◆ **EXTRAIT CHOISI**:
++++++++++
L’entreprise Hidroeléctrica de Bolivia [Hydroélectrique bolivienne] a commencé à s’intéresser au problème. En effet, dix de ses centrales hydroélectriques dépendent des glaciers. Une nouvelle centrale a même été construite il y a deux ans sans que soit menée la moindre étude quant aux effets du changement climatique sur la disponibilité future de l’eau. Une prise de conscience de l’enjeu commence toutefois à se faire jour.

En Bolivie, la conséquence majeure attendue du changement climatique n’est pas l’accroissement du risque d’avalanches comme dans d’autres zones, mais le manque d’eau. Les changements qui affectent les glaciers ont en effet des répercussions sur le régime hydrologique des vallées, qui varie en fonction du volume de la masse de glace dans les montagnes. Les glaciers permettent également une distribution plus régulière de l’eau, contrecarrant les effets des périodes de sécheresse. Les conséquences de leur régression, d’ici 15 ou 20 ans, n’en seront que plus graves et irréversibles. L’agglomération de La Paz-El Alto, qui compte 1,5 million d’habitants, dépend en bonne partie de cette eau et risque d’être affectée.
Les autorités ne sont pas encore conscientes de cette menace. D’où le besoin de susciter une prise de conscience et d’identifier les mesures qui pourraient être prises pour remédier à ce problème.

Travailler à la prise de conscience des communautés des montagnes

Dans ces conditions, le travail de l’Institut est actuellement de susciter le débat et de mettre en lumière le problème du changement climatique.
Pour le moment, il se contente de promouvoir des mesures de base, déjà appliquées dans d’autres pays, comme d’éviter de gaspiller l’eau. Ce type de mesures a été appliqué avec succès à La Paz, où les chiffres de la consommation d’eau indiquent qu’il n’y a pas de gaspillage.

L’une des premières études menées par l’Institut, encore en cours de finalisation, porte sur l’impact socio-économique de la régression des glaciers andins. Elle s’inspire de l’étude menée il y a 15 ans par l’IRD, la Coopération française et l’Université de La Paz pour mesurer la taille des glaciers en Bolivie et évaluer quelle serait leur évolution au cours des années suivantes.

Un autre projet est intitulé Líneas Glaciares [Lignes glaciaires]. Il s’agit dune étude d’impact visuel dans une perspective d’éducation à l’environnement. Des excursions successives sont organisées vers les glaciers, au cours desquelles des bornes en pierre sont installées afin de repérer la ligne qui en constituait, à ce moment précis, la limite. Cela permet de rendre matériellement visible le processus de régression, en créant un effet visuel dont l’impact sera plus significatif que celui de simples chiffres.

Les glaciers sont également photographiés tous les semestres à l’aide d’un système GPS. Cela permet d’obtenir en quelques années, vu la vitesse à laquelle régressent les glaciers, une documentation visuelle de grande valeur.

Comme on peut le voir, l’Institut, bien qu’il en soit encore à ses premiers pas, a entrepris d’importants efforts en matière de conscientisation environnementale. Les glaciers sont l’occasion de promouvoir le soin et le respect de l’environnement, une valeur qui doit être inculquée aux petits comme aux grands. Le but est de partager les résultats des études avec les communautés des montagnes. Faute de financement pour ce faire, l’Institut cherche des alliances pour obtenir des ressources et poursuivre son travail de conscientisation.
++++++++++
◆ **DONNÉES FOURNIES**:
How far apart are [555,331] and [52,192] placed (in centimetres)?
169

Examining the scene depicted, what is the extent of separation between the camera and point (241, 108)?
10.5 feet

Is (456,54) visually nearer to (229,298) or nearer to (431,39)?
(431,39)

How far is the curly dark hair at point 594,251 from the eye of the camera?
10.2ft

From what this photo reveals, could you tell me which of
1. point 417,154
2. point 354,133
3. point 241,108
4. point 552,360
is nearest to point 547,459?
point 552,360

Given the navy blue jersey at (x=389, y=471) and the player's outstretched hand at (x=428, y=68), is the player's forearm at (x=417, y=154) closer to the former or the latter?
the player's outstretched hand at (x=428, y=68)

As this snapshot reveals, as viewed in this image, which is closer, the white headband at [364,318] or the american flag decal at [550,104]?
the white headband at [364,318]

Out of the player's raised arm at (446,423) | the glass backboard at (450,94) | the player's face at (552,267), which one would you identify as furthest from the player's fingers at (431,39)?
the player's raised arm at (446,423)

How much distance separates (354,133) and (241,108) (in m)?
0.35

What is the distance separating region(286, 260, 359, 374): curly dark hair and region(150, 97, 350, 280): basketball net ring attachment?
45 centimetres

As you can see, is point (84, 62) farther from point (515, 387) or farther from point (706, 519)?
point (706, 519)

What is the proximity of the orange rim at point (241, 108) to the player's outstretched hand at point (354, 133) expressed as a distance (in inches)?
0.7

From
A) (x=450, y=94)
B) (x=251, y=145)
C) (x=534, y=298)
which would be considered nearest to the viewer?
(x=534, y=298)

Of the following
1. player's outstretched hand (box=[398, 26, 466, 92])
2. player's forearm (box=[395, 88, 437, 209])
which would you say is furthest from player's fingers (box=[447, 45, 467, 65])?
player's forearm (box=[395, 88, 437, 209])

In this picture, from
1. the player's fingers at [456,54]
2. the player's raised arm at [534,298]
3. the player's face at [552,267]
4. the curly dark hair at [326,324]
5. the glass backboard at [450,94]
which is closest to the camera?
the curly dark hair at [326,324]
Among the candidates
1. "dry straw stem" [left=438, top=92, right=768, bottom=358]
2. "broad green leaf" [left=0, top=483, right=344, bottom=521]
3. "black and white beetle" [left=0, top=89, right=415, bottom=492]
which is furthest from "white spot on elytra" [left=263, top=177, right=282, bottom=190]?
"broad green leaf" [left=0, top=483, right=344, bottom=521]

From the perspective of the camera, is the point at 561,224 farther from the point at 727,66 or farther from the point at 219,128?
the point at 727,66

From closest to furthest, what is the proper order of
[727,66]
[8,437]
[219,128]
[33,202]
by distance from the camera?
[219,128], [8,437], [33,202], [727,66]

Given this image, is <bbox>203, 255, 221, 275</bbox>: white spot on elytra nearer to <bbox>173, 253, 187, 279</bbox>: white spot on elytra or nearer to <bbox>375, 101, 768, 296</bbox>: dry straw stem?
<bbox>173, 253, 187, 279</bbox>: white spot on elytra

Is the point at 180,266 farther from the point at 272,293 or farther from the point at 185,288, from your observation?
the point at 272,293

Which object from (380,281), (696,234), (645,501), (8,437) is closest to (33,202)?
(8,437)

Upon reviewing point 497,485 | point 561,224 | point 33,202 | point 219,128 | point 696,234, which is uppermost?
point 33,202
++++++++++
◆ **CONSIGNES**:
(1) D'après le texte sur les glaciers de Bolivie, combien d'habitants compte l'agglomération de La Paz-El Alto ?
(2) Prolongez le texte sur les glaciers de Bolivie après sa dernière phrase.

◆ **RÉPONSES**:
(1) Elle compte 1,5 million d'habitants.

(2)
L’Institut Bolivien de la Montagne a noué des contacts avec des réseaux scientifiques de chercheurs, ce qui lui a permis de constater l’importance d’un travail global et partagé. La problématique des glaciers andins concerne tout le monde, et les conséquences de leur régression, voire de leur disparition, se feront sentir sur toute la planète. C’est pourquoi les mesures de mitigation et d’adaptation à ces changements doivent être prises collectivement. Sinon, il ne restera à un pays comme la Bolivie et à ses habitants d’autre alternative que, à court terme, l’adaptation, et, à moyen et long termes, l’émigration.

La relation étroite entre eau et montagne

Ce qui a motivé l’Institut à entrer en relation avec l’Association des Populations des Montagnes du Monde (APMM) est sa quête d’autres espaces pour échanger et faire connaître ses défis, aussi bien avec des scientifiques qu’avec des organisations de base d’habitants des montagnes.

La régression des glaciers andins affecte significativement la qualité de vie de ceux qui vivent dans les zones environnantes. C’est pourquoi la participation des communautés est indispensable. C’est la l’idée directrice centrale qui anime l’initiative du SERNAP (Servicio Nacional de Áreas Protegidas – Service national des Zones Protégées), qui a créé 22 zones protégées au niveau national, en tenant compte de l’existence des populations qui vivent à l’intérieur de ces zones et leur droit au développement.

Depuis toujours, la montagne a été importante pour l’homme en raison des ressources naturelles qu’elle recèle. Les initiatives décrites visent à valoriser les montagnes non seulement en tant que territoire, milieu physique et naturel, mais également sous l’aspect des personnes qui y vivent, de leurs cultures et de leurs modes de vie, desquels les sociétés occidentales auraient beaucoup à apprendre.

Commentaire

Bien que l’Institut Bolivien de la Montagne en soit encore à ses premiers pas, il fait déjà preuve d’un engagement sérieux en faveur de la conservation du patrimoine naturel et culturel des zones protégées et de leur environnement, ainsi que pour soutenir le développement soutenable national, régional et local.

L’engagement responsable des gouvernements pour mettre en œuvre des mesures significatives pour notre planète et des programmes d’éducation à l’environnement est toutefois également nécessaire. Dans des zones où vivent ensemble des cultures ancestrales dont la cosmovision met la terre au-dessus de toutes les choses, il existe un fort potentiel d’échanges de savoirs. La santé de la planète ne peut être confiée à la bonne volonté de quelques-uns ; c’est une question de survie.

Notes

Entretien réalisé par ALMEDIO Consultants grâce au soutien de la Fondation Charles Léopold Mayer au cours de la rencontre régionale organisée par l’Association des Peuples des Montagnes du Monde (APMM).

Fiche originale en espagnol : Constatando los efectos del calentamiento global en la montaña. Traduction : Olivier Petitjean.

SOURCE
 Entretien avec Dirk Hoffman : Coordinador del Instituto Boliviano de la Montaña boivian-mountain-institute (at) gmx.net, SERNAP, dhoffmann (at) sernap.gov.bo, 22317742/3. dirk1964(at) gmx.net

Post-scriptum (Olivier Petitjean, 2009)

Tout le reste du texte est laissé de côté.